Family Christmas time has become a negotiation. How to balance what a child wants and what a parent wants, and can afford, to give.
What do you want for Christmas, honey? As parents, we ask our kids this question every year, hoping the answers will be somewhere in the realm of possible. I call them the four As: Affordable. (A laptop, a Wii and a new PSP?) Appropriate. (Platforms? You're seven!) Available. (Not out of stock, and for sale in the UAE.) And, perhaps most important, in alignment with our values. "We all want to be good parents. None of us likes saying 'no' to our kids," says Robin Boord, a psychologist and family therapist from Australia now living in Abu Dhabi with her family. But, she believes, a little reality isn't a bad thing.
This year, for example, she bought her son and daughter - both in their mid-teens - musical instruments for their birthdays. "We said, 'Look, we're glad you want to study music, it fits with what we value as a family, but you're getting something really small for Christmas this year.'" And as for the plea, "But everybody has ? (mobile phone, leather jacket, fill in the blank)," Boord says, "that's not a line that works in our house. We just laugh."
I had to laugh a couple of days ago when I asked my daughter, aged 13, what it was she'd told me last month she wanted for Christmas. "I can't remember," she said, looking shocked. So much for "I can't live without". Like many parents, my husband and I pose the question, truly consider the requests, then do our own thing, trying to marry what is desired with what is doable and to include what we want to give our daughter. "What's important is the conversation you have with yourself," says Boord.
It's nearly as important as the conversation you have when a child requests something that you can't or don't want to provide. "Sometimes, you need to ask: 'How come you want [whatever it is]?' Sometimes, especially with older kids, it's not about the material thing itself. It's about wanting to fit in," Boord says. And sometimes, she admits, "it's worth buying the whatever if it's that important to your child".

» **Raw data**
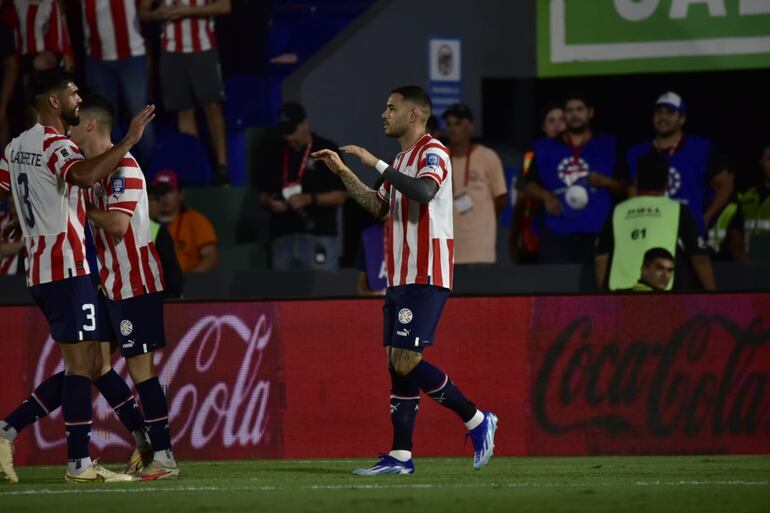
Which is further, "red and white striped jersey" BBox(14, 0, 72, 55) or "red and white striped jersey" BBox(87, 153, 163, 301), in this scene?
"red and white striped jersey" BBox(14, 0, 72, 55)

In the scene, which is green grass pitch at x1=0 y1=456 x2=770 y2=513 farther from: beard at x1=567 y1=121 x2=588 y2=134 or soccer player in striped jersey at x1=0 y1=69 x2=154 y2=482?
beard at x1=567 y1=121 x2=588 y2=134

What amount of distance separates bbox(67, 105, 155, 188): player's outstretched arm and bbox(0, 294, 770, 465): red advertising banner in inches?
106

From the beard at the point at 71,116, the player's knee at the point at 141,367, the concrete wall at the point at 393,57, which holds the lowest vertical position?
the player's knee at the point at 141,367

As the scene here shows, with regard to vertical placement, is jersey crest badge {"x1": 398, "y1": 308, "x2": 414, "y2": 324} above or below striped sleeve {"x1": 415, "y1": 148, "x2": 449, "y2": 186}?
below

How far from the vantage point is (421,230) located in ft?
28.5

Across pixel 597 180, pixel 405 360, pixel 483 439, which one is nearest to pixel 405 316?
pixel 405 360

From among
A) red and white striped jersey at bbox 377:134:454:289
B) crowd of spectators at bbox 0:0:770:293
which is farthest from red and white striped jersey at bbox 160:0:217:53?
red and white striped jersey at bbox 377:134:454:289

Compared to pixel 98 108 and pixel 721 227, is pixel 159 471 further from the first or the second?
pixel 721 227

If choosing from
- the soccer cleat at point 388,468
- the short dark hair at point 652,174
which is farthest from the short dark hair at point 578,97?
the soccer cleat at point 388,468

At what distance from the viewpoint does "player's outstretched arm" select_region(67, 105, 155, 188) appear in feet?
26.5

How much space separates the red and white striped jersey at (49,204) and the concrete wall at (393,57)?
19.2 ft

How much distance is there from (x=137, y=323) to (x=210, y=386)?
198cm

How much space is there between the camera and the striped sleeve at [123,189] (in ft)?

» **What to work on**
1 > In the Christmas gifts article, could you switch "Abu Dhabi" to "Sharjah" in the part that opens with the words containing "What do you" and closes with "a bad thing.", and give that part again?
2 > Answer these questions on the Christmas gifts article:
(a) What are the writer's four As?
(b) What did Boord buy her son and daughter for their birthdays this year?
(c) How old is the writer's daughter?
3 > Can you carry the Christmas gifts article on from its final sentence?
You won't need the entries for anything here.

» **Answers for this exercise**
1 >
What do you want for Christmas, honey? As parents, we ask our kids this question every year, hoping the answers will be somewhere in the realm of possible. I call them the four As: Affordable. (A laptop, a Wii and a new PSP?) Appropriate. (Platforms? You're seven!) Available. (Not out of stock, and for sale in the UAE.) And, perhaps most important, in alignment with our values. "We all want to be good parents. None of us likes saying 'no' to our kids," says Robin Boord, a psychologist and family therapist from Australia now living in Sharjah with her family. But, she believes, a little reality isn't a bad thing.

2 >
(a) Affordable, Appropriate, Available, and in alignment with the family's values.
(b) Musical instruments.
(c) 13.

3 >
Bonnie Dion and Manuel Salazar's daughter, Sofia, is not quite five, but she is already part of the family conversation about presents. "We discuss the merits of one toy over another," says Salazar. The family of three, who live in a compact apartment off the Corniche, know there isn't the space for some of the large toy horses Sofia would dearly love to have. "They're useless for us, so we talk with her about getting something smaller, more portable, and preferably without batteries," says Salazar, a freelance photographer. "We try to reason things out, discuss why it's better to make another choice. "But it isn't just a matter of physical logistics. "We're also trying to instil a sense of the value of money," says Salazar. "Bonnie and I tell Sofia that if she really wants something she needs to work for it, to save for it." He admits that, like all children, his daughter is influenced by what her friends have and by what she sees in the stores. "She's a very alert five-year-old," he says.
The other day, father and daughter were in the grocery store and Sofia spotted some cereal boxes - they were at her eye level - with her favourite ponies as little prizes inside. "It's so easy to keep dropping stuff into your trolley, especially at this time of year," says Salazar. Still, he and his wife know they're not doing their daughter any favours by caving into every whim. "It's never too early to learn that you can't have everything that you see."
That's a hard concept to get across at any age, admits Boord. "Children are like us. We sometimes want things we cannot have and we need to be able to tell ourselves, and them - gently, but firmly - that certain wants are not an option." The antidote to saying "no" is saying "yes" to other options. "Set some ritual in motion," suggests Boord. Each Christmas her kids look forward to receiving their Christmas stocking. They're not stuffed with computer games, jewellery or money, but with simple things: an orange, some gold-foil-wrapped chocolate coins, perhaps a yo-yo, gifts our grandparents might have received. Homemade cards are also becoming a tradition in her family. "If you want to give Christmas cards, make them yourself," Boord told her kids this year. She's proud of the cards her daughter crafted for her friends.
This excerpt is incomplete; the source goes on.